**READING PASSAGE**:
-
Notifications
You must be signed in to change notification settings - Fork 35
Description
Hello,
First of all let me thank you for your amazing work! I would like to inquire whether it would be difficult to add Trim/Discard support to the Mars block device?
I will describe my use case, maybe you can offer some suggestions. We are in the middle of some infrastructural changes at the technical faculty of the local university. Currently only one major is affected, be we would like to involve the whole faculty someday. I found your work about Football and Sharding just perfect for our needs. Let me describe: At the moment we use Mars on a pair of servers to provide hot failover for VMs in case one of the hosts fails. There are a lot of VMs, both belonging to the infrastructure (like learning management system, teleconferencing server, etc.) and belonging to remotely accessible virtual labs for the students to practice on. This is basically a tiny (two node) cluster managed with OpenNebula, it stores all LXC containers and full VMs in qcow2 images. I have the images on top of a filesystem on top of a single Mars device. In case primary server would fail, I would promote the Mars device on the secondary and continue to run (almost) from where the primary failed.
What we would like to do is scale out to more then two servers, and in case of failure we just increse the density of VMs on the remaining hosts. Your Football solution with sharding would be great for this. I plan to write an OpenNebula storage driver which would involve Mars football and LVM thin volumes. Current OpenNebula storage drivers only supports thick LVM (which is not good for snapshoting), so that needs some adjustment anyway. While at is I also would like to use this new storage driver as a shared block storage, which makes it necessary to implement a version of the Football concept with sharding in OpenNebula. The idea is the following: If my proposed driver would create a Mars resource for every VM instance, and then one thin LVM pool on top of Mars, I would have the option of creating efficient snapshots of the VM. Once the cluster manager schedules the VM to another host, the Mars device is promoted, and all the relevant volumes to that specific VM will be available on the new host, along with the snapshots, giving the chance to revert to previous snapshots, if needed. The problem is that I would have to allocate a large space for the backing device of the Mars device in advance to accomodate the potential growth of the image and the space requirement of the snapshots. In order to avoid comitting much more space than needed in advance, and in order to reclaim the space that is freed up when deleting snapshots, it would be great for the Mars device to pass down discard requests to the underlying storage. Currently my only idea to save storage space on raw disk without discard support is to create the Mars device on top of kVDO (on top of HW-RAID), but that still needs that empty space be overwritten with zeroes at some regular intervals, which would produce a large amount of unnecessary replication traffic as well.

**SUPPLIED RECORDS**:
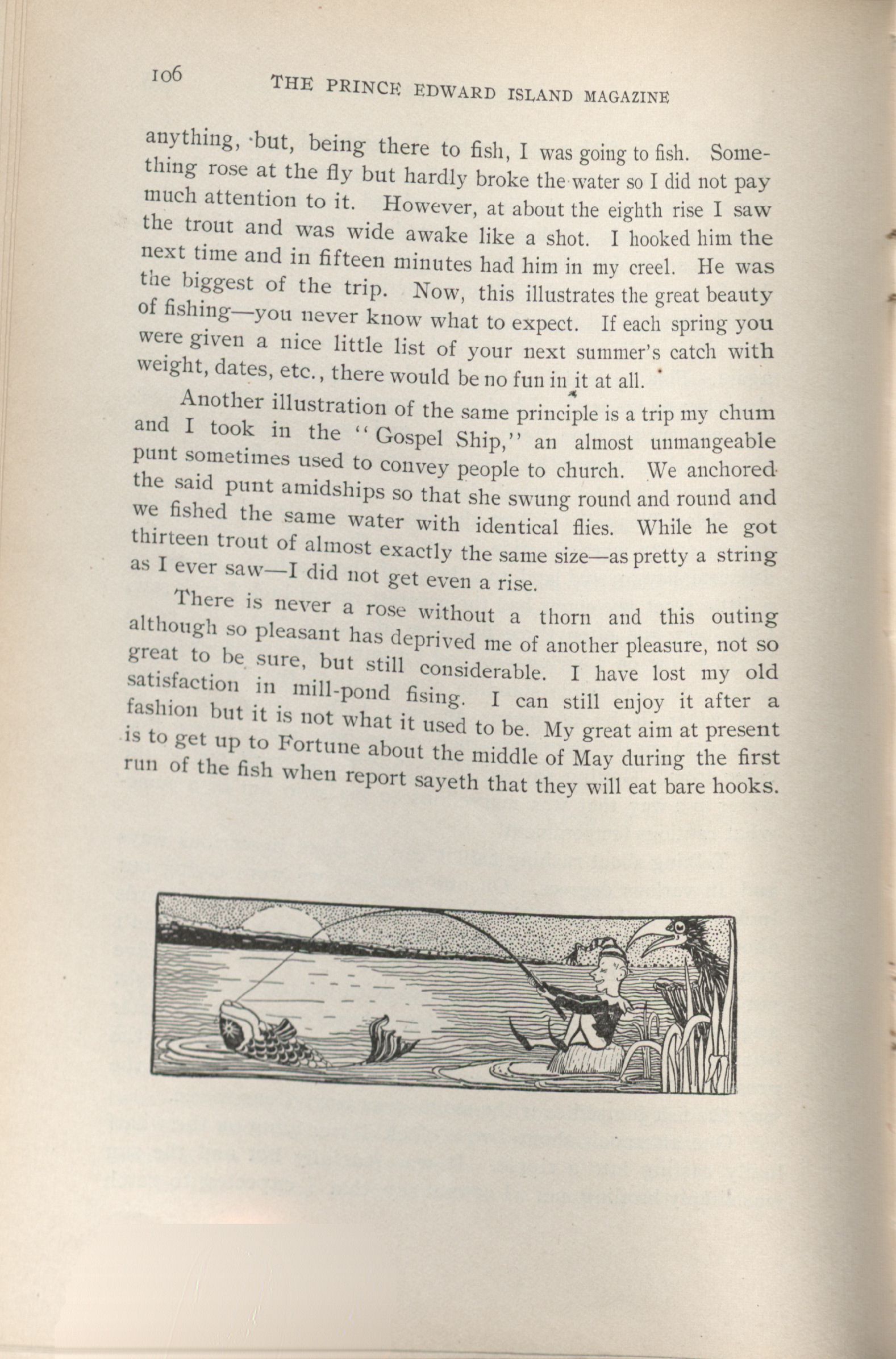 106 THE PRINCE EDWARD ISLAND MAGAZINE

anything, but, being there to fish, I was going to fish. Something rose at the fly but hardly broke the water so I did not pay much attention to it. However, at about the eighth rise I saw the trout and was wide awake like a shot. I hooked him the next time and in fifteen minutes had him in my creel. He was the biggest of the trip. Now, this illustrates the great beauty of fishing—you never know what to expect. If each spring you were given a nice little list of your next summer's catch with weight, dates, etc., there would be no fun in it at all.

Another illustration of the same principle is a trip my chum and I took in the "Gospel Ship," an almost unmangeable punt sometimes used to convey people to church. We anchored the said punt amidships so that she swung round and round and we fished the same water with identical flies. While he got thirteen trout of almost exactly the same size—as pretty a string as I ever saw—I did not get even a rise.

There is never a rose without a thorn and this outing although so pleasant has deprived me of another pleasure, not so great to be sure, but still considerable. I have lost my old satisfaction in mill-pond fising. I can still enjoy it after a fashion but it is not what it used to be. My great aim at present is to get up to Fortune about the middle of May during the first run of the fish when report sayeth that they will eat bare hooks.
---
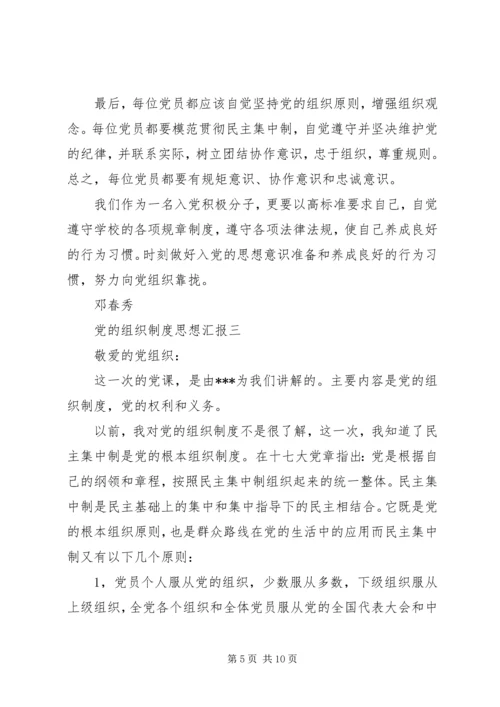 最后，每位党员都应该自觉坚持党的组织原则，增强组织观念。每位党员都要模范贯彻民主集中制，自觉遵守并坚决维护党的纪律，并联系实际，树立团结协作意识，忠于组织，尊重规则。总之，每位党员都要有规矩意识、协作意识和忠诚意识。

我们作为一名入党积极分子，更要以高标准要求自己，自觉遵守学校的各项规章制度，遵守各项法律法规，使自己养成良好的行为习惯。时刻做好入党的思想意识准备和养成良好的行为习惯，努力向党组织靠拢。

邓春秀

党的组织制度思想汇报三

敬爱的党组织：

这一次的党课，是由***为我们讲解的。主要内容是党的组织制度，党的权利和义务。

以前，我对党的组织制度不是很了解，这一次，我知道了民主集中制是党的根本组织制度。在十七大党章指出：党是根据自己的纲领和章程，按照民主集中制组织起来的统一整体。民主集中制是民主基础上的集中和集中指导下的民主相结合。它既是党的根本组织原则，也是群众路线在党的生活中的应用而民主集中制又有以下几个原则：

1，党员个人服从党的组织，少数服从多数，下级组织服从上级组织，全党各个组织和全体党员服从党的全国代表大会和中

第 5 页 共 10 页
--
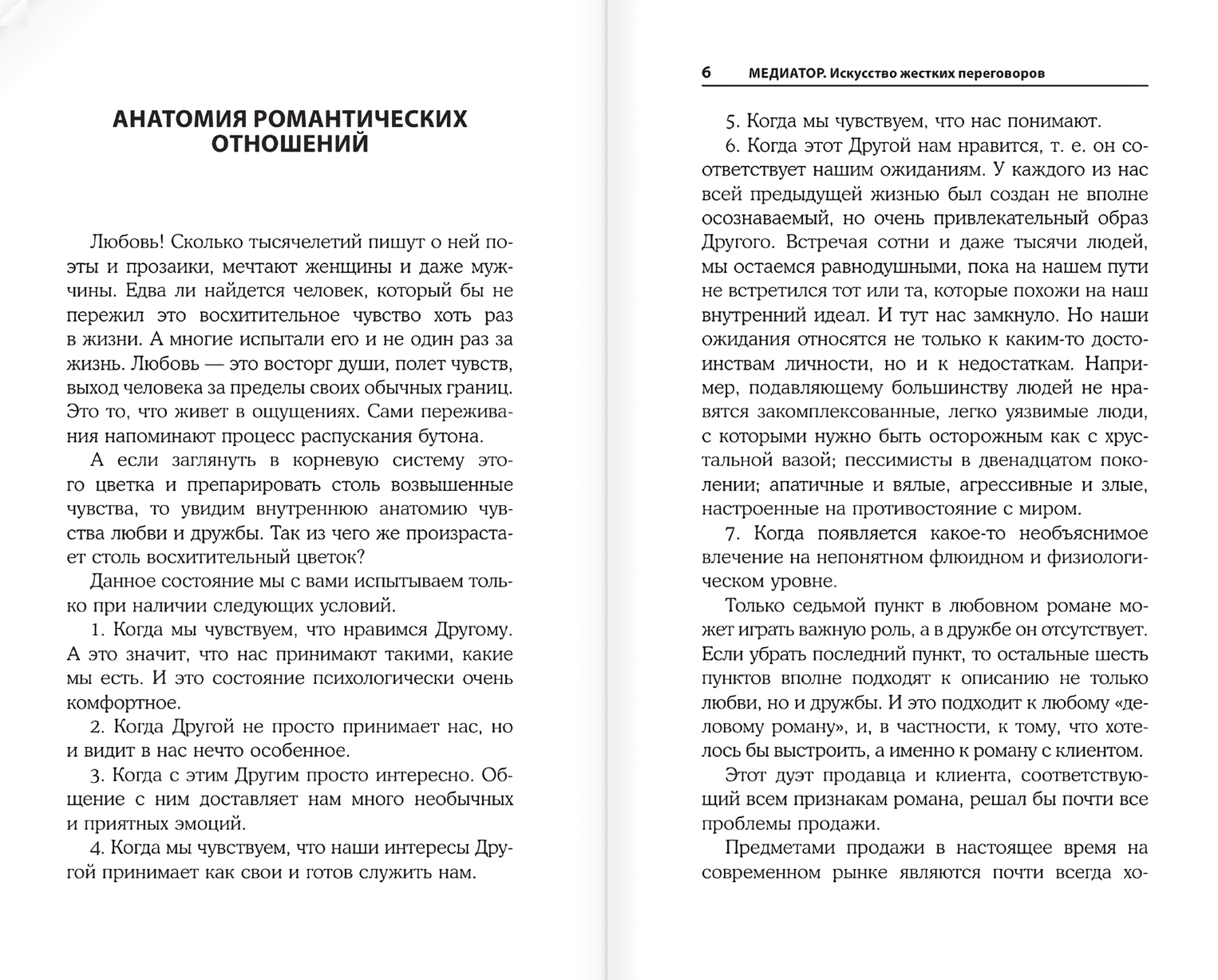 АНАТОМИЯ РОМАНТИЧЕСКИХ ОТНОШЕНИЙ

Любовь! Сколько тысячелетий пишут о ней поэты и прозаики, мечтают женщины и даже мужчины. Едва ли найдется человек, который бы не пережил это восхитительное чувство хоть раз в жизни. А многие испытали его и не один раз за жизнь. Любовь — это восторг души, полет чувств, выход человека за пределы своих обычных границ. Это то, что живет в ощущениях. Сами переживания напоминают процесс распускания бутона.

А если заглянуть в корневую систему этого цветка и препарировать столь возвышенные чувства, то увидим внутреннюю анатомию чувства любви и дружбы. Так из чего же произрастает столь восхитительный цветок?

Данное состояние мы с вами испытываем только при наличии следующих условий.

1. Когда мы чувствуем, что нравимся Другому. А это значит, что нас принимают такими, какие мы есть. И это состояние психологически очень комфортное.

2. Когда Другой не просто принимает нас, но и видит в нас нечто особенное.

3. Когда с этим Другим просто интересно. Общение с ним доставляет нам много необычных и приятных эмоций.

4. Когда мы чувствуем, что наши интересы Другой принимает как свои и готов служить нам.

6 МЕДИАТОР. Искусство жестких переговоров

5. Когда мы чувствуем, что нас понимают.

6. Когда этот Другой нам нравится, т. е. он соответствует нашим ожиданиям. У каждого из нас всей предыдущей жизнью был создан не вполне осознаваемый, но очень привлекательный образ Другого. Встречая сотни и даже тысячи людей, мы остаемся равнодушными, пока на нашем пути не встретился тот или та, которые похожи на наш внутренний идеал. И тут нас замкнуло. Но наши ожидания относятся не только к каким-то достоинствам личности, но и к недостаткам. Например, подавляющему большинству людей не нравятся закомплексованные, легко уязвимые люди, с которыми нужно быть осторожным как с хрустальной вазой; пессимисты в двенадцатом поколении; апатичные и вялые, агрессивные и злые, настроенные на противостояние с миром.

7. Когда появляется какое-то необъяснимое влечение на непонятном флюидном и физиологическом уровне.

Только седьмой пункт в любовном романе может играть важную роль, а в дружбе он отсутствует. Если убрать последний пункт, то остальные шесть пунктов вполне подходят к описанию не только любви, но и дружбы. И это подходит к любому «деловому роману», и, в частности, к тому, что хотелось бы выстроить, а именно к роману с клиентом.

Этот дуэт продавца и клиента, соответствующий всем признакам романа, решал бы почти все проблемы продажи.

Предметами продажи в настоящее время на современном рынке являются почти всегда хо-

**WORK TASK**:
Using the issue about Trim/Discard support for Mars above, list the layers of the writer's current storage setup in order from top to bottom.

**RESULT FOR THIS TASK**:
1. qcow2 images (holding the LXC containers and full VMs)
2. A filesystem
3. A single Mars device